» **SOURCE DATA**
· · · · · · ·

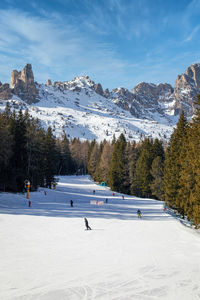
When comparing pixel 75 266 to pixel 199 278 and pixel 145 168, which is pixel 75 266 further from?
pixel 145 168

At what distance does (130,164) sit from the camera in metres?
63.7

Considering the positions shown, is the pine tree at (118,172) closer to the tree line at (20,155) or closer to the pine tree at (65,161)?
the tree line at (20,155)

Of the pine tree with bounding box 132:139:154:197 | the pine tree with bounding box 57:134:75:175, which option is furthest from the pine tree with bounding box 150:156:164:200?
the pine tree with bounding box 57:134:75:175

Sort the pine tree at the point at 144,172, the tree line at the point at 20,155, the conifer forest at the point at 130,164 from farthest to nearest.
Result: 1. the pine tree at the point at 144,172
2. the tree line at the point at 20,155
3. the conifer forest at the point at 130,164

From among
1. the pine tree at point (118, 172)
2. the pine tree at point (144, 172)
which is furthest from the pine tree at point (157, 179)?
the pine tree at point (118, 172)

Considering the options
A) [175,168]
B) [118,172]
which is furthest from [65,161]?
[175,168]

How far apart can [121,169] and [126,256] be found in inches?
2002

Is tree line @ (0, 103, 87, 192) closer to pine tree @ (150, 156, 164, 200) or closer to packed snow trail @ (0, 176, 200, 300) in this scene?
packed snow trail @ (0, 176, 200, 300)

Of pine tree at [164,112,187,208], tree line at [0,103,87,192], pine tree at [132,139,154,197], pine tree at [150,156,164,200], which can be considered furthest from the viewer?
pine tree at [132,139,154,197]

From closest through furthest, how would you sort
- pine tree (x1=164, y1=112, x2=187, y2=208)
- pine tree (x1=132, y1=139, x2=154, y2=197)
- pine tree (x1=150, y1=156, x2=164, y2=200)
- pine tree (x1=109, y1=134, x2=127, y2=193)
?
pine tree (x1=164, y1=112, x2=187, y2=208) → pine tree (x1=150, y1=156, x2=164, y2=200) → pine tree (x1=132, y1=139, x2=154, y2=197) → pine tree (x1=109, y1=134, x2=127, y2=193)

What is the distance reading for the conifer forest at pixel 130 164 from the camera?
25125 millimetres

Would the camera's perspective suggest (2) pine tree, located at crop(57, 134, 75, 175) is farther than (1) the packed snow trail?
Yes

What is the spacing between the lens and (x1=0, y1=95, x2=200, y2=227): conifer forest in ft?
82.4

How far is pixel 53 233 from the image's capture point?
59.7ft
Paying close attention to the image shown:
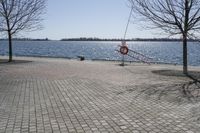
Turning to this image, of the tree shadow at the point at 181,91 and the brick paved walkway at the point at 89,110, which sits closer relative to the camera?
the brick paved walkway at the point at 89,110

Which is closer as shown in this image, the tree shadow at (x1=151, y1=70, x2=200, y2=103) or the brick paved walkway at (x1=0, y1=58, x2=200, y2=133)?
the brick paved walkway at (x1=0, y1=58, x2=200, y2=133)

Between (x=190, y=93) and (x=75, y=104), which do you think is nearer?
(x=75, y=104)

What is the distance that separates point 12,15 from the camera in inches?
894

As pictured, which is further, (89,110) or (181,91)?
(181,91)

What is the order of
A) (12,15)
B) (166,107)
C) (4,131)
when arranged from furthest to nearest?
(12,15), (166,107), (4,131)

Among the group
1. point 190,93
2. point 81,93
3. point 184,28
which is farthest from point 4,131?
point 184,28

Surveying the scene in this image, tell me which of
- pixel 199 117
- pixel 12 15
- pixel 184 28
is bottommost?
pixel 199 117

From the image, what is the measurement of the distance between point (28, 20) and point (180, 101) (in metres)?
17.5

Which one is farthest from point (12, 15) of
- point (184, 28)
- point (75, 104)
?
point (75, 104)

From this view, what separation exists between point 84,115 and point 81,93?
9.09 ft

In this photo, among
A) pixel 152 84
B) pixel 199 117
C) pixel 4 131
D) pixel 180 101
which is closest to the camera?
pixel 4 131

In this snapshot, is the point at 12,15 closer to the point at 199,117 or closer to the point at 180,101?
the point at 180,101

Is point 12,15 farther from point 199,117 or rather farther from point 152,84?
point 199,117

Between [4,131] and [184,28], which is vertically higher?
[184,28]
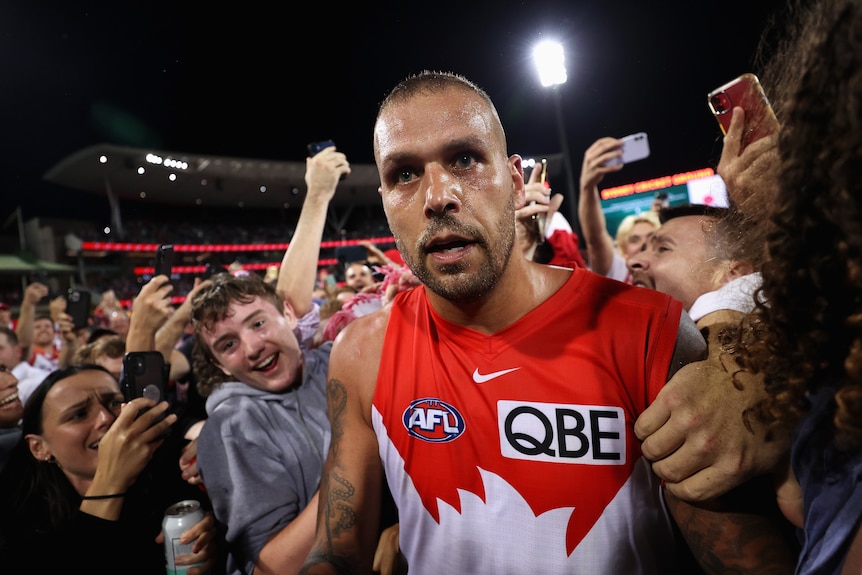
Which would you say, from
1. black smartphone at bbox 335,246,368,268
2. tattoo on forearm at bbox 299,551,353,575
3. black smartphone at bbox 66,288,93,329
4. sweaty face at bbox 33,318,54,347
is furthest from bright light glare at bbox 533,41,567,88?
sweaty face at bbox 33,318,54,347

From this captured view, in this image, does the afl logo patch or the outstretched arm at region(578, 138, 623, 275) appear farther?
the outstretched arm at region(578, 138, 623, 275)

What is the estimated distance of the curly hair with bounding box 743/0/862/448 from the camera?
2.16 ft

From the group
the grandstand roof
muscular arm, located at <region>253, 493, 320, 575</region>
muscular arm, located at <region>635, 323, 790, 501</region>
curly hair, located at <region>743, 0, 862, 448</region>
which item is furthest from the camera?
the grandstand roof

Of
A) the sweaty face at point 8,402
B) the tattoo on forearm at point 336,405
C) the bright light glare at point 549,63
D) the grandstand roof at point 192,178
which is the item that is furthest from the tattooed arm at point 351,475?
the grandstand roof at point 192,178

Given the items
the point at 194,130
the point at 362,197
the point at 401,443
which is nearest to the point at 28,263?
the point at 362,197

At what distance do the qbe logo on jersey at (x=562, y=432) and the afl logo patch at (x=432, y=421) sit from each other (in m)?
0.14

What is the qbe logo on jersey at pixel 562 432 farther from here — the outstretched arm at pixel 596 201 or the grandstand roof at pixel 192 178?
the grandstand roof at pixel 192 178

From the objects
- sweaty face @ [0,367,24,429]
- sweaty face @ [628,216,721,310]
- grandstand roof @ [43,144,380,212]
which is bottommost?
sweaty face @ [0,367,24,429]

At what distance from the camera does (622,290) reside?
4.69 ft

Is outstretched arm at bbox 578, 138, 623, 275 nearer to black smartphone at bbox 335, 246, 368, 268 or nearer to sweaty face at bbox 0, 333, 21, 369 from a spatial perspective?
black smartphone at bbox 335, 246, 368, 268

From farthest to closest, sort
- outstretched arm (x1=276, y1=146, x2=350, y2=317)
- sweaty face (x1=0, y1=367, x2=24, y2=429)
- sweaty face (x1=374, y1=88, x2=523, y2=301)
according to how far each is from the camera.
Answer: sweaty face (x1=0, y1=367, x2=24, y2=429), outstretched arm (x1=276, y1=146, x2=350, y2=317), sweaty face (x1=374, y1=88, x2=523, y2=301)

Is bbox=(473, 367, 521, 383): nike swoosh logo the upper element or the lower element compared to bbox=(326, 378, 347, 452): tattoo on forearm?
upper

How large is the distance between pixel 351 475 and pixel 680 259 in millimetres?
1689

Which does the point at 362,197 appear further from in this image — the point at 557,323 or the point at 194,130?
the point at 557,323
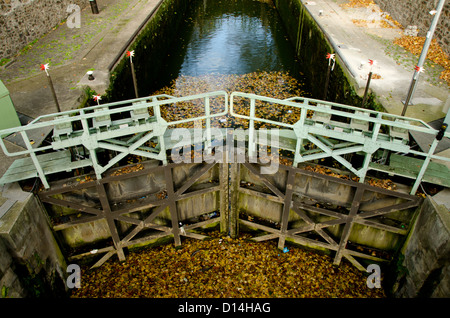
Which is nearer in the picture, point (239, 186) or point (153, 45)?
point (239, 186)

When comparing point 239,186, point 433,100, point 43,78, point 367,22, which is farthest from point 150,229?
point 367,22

· · · · · · ·

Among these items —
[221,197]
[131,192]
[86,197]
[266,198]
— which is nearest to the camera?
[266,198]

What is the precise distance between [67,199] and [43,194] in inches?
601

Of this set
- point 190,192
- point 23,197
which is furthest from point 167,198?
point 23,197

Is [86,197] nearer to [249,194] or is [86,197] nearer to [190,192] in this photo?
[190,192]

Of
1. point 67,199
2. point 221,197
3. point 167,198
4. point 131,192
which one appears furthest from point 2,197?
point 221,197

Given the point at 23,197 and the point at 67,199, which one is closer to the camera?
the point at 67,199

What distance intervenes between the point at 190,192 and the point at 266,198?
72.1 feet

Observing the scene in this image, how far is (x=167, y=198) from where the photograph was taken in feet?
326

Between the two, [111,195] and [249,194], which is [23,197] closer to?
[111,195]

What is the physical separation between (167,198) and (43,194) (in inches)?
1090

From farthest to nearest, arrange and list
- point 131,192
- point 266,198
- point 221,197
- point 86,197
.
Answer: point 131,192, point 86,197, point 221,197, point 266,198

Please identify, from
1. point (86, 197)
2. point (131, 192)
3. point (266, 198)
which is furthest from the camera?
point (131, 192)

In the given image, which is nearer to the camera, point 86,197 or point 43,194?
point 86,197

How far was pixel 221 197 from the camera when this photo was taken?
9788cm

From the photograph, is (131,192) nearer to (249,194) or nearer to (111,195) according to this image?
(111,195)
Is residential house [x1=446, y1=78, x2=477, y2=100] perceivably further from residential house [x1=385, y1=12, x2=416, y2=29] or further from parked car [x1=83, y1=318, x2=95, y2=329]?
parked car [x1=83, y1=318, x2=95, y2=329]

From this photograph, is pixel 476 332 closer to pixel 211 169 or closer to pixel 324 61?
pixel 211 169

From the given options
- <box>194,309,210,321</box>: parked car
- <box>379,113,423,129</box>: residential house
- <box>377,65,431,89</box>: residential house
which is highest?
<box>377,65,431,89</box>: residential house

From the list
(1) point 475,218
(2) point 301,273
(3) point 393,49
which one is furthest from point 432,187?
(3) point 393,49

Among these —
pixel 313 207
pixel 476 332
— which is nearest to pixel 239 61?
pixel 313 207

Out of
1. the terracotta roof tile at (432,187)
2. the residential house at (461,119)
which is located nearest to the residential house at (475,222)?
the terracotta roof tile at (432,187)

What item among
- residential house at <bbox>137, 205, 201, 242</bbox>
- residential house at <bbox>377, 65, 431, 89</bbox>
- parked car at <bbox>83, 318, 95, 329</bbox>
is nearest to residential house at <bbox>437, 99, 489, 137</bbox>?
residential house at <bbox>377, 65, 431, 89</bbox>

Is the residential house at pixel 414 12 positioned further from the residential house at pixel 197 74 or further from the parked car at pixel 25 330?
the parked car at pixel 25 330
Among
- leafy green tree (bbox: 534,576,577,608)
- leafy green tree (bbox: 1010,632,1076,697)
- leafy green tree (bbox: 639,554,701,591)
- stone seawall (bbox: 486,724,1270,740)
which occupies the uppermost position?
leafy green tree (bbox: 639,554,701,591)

· · · · · · ·

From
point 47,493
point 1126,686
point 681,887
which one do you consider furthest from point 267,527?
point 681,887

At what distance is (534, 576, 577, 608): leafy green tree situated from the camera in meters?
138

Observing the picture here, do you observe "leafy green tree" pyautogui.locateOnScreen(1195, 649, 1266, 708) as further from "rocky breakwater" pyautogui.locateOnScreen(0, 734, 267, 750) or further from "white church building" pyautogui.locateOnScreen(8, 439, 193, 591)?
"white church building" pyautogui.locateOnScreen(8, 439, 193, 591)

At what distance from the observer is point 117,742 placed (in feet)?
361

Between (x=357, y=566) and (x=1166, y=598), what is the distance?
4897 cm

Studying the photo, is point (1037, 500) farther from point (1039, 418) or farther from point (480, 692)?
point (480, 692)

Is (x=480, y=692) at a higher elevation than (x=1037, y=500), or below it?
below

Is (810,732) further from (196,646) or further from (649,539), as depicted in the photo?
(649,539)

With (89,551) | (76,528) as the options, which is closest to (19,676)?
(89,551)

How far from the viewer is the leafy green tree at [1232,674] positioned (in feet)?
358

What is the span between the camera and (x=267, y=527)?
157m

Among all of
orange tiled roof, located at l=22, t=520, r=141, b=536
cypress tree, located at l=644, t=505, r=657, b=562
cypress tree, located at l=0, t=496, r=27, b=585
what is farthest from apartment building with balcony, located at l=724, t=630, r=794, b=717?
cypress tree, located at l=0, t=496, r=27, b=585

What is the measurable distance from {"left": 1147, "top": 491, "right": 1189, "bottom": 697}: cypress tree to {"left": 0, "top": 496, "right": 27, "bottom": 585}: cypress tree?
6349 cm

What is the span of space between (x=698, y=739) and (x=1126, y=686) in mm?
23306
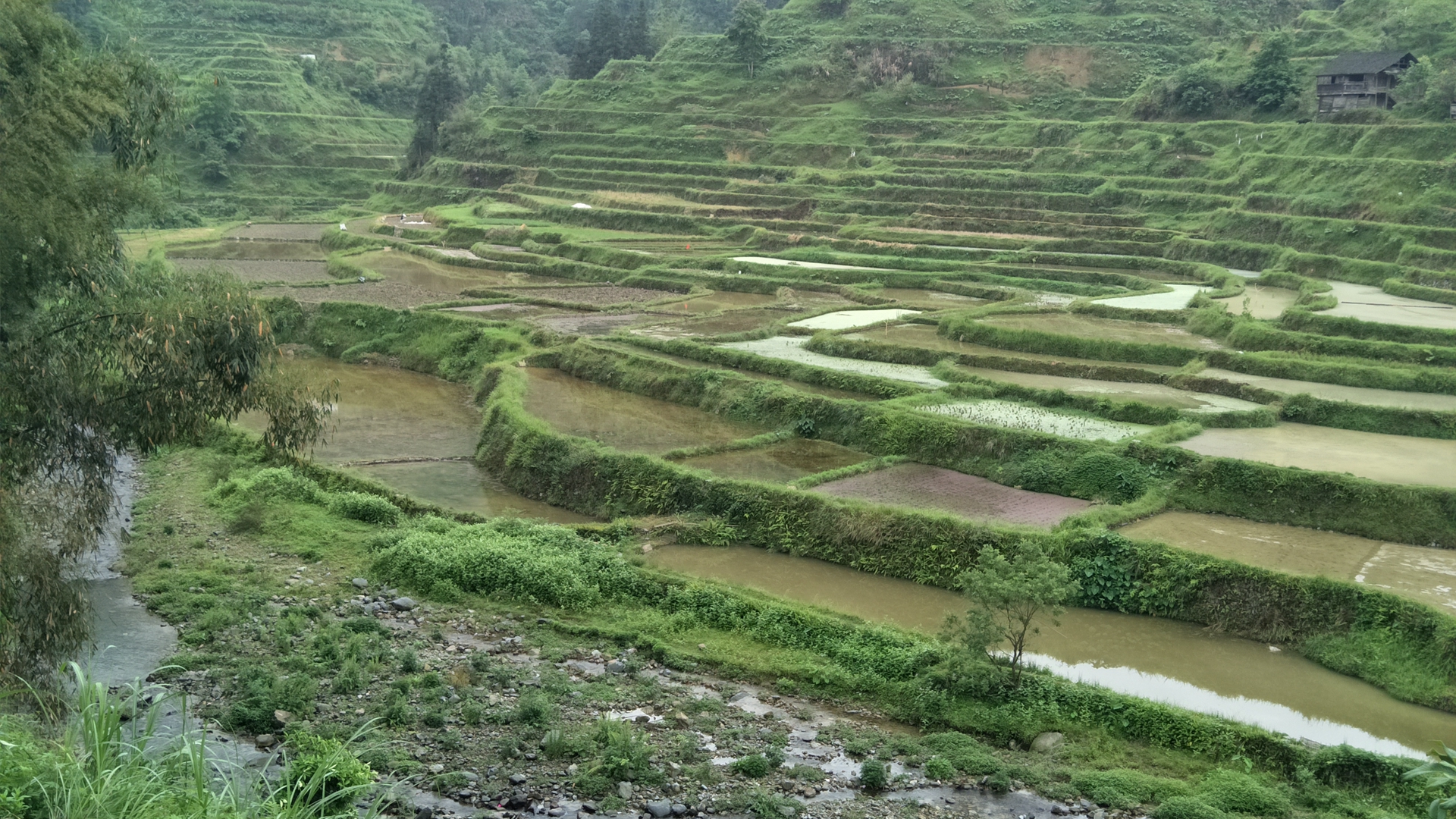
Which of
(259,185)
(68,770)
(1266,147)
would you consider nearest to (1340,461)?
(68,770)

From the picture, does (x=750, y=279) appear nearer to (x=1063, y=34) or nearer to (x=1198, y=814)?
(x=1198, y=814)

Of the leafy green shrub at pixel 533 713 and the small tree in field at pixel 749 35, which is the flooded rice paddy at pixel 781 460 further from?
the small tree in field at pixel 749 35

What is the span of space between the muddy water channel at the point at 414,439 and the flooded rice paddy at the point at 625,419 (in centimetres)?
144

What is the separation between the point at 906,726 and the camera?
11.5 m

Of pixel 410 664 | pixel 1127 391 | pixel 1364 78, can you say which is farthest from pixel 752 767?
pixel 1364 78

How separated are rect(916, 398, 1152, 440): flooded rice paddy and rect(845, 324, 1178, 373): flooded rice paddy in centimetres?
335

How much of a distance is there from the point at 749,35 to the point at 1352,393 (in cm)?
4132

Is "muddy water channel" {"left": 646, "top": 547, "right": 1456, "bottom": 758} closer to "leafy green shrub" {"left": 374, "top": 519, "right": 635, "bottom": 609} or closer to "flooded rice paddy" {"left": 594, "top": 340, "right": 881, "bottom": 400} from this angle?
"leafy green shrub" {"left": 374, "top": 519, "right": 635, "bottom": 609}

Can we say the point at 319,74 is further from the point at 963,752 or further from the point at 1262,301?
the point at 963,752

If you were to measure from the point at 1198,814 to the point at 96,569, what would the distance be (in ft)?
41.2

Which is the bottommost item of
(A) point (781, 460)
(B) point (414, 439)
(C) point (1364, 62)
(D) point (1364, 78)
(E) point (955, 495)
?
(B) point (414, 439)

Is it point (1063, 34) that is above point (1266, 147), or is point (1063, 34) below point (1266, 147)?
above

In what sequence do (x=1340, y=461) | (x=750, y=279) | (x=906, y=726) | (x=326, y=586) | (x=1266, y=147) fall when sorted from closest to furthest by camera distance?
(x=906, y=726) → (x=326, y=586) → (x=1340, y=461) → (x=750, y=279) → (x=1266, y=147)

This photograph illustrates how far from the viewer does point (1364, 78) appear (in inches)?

· · · · · · ·

» **WHAT THIS TASK INVOLVES**
Collect every line in the material above that contains the word "brick".

» **WRITTEN REPLY**
Turning to this image, of the tree shadow at the point at 181,91 and the brick paved walkway at the point at 89,110, which sits closer relative to the camera?
the brick paved walkway at the point at 89,110
Which is closer as shown in this image, the tree shadow at (x1=151, y1=70, x2=200, y2=103) or the brick paved walkway at (x1=0, y1=58, x2=200, y2=133)?
the brick paved walkway at (x1=0, y1=58, x2=200, y2=133)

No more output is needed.